Blockchain technology or the blockchain is a relatively new technology. Blockchain is further explained in a 2008 article by Satoshi Nakamoto, titled “Bitcoin: A Peer-to-Peer Electronic Cash System,” the entire contents of which are hereby incorporated by reference. The blockchain is a data structure that stores a list of transactions and can be thought of as a distributed electronic ledger that records transactions between source identifiers and destination identifiers. Each transaction of the blockchain is bundled into blocks and every block (except for the first block) refers back to or is linked to a prior block in the chain. Computer nodes maintain the blockchain and cryptographically validate each new block and thus the transactions contained in the corresponding block. This validation process includes solving a computationally difficult problem that is also easy to verify and is sometimes called a “proof-of-work.”

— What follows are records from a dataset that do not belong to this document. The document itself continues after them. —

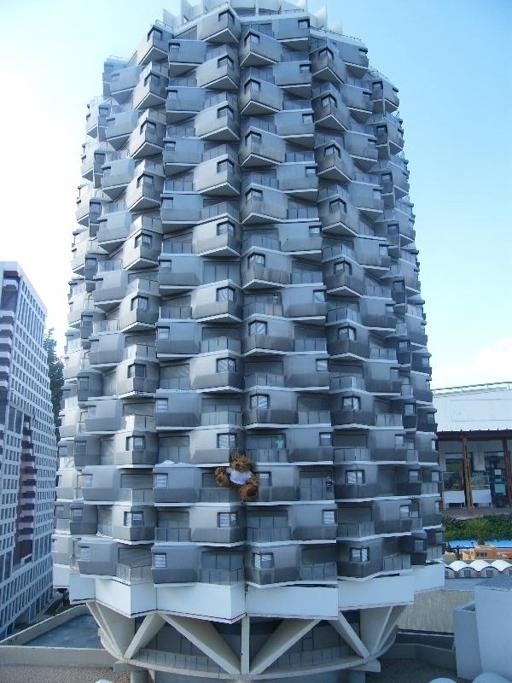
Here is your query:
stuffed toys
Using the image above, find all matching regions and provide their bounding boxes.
[214,453,261,501]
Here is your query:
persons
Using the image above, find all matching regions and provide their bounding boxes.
[476,539,487,556]
[447,471,462,509]
[445,545,456,565]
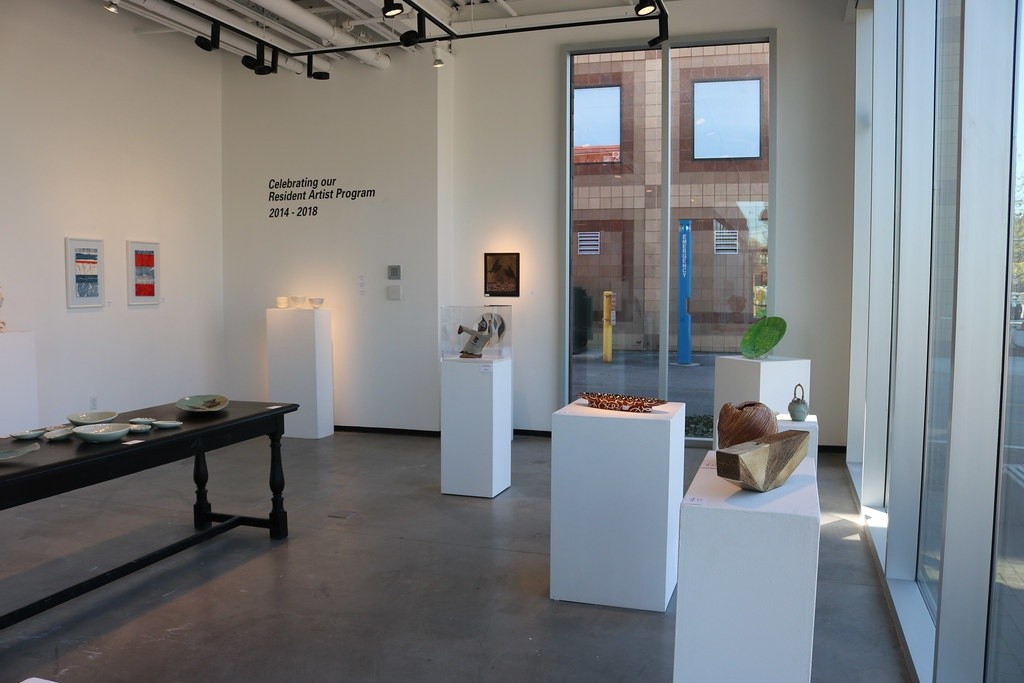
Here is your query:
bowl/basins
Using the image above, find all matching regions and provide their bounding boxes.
[66,412,119,424]
[74,422,131,443]
[276,296,325,309]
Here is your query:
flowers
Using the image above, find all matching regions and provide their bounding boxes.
[484,253,520,296]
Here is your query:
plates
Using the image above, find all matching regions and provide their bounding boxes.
[130,418,184,433]
[576,391,670,412]
[176,393,227,413]
[9,424,73,440]
[740,316,787,357]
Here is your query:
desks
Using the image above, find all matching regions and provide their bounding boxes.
[0,400,299,628]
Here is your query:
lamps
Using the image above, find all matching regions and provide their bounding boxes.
[104,0,656,80]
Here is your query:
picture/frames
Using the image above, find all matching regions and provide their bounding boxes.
[126,241,161,305]
[64,238,106,308]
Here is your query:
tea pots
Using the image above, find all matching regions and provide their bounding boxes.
[789,384,808,421]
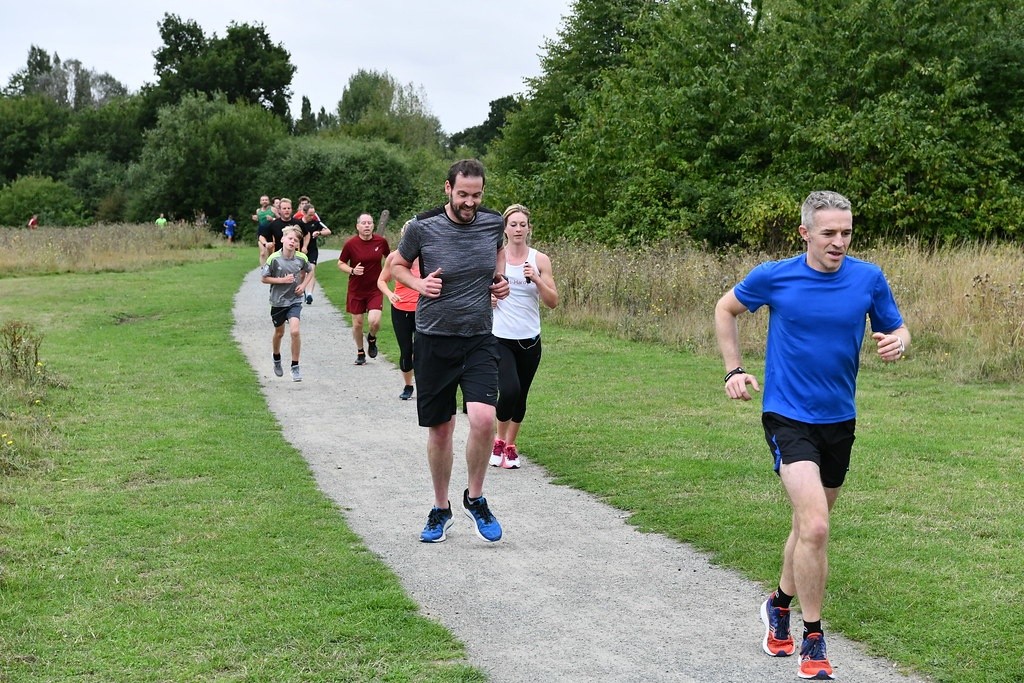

While the transactions may be validated, the content or whether those transactions are valid is a major concern. The most celebrated aspect of Blockchain is that information is stored in an immutable ledger, distributed and trusted without the need for a central authority or intermediary party. While the focus on blockchain's value has traditionally been on its incorruptible, not enough attention is paid to the negative effects created when inputs to the trusted blockchain from any single source are untrustworthy. An example can be found in Bitcoin, where if a private key is stolen and a nefarious transaction is sent to the blockchain, the protocol will irreversibly report the transaction as valid, when in reality it was not. This is not an issue with the blockchain itself, rather, this is an issue with its data inputs. Said another way, while data integrity is enforced in the blockchain's distributed consensus protocol, there is still a significant obstacle in authenticating distributed trust and integrity of data inputs.
A Smart Contract is a computer protocol intended to digitally facilitate, verify, or enforce the negotiation or performance of a contract. Smart contracts were explained by Nick Szabo in a 1994 article titled “Smart Contracts” the entire contents of which are hereby incorporated by reference. A smart contract is a computerized transaction protocol that executes the terms of a contract or agreement. The general objectives of smart contract design are to satisfy common contractual conditions (such as payment terms, liens, confidentiality, and even enforcement) and related economic goals include lowering fraud loss, arbitration and enforcement costs, and other transaction costs. As smart contracts expand their capabilities to enforce predetermined outcomes, the question arises of whether additional layers of distributed consensus to validate data is necessary before data is immutably mined into a blockchain.
As a result, there exists a need for improvements over the prior art and more particularly for a more efficient and better way for proving the trust worthiness of the blockchain and smart contracts.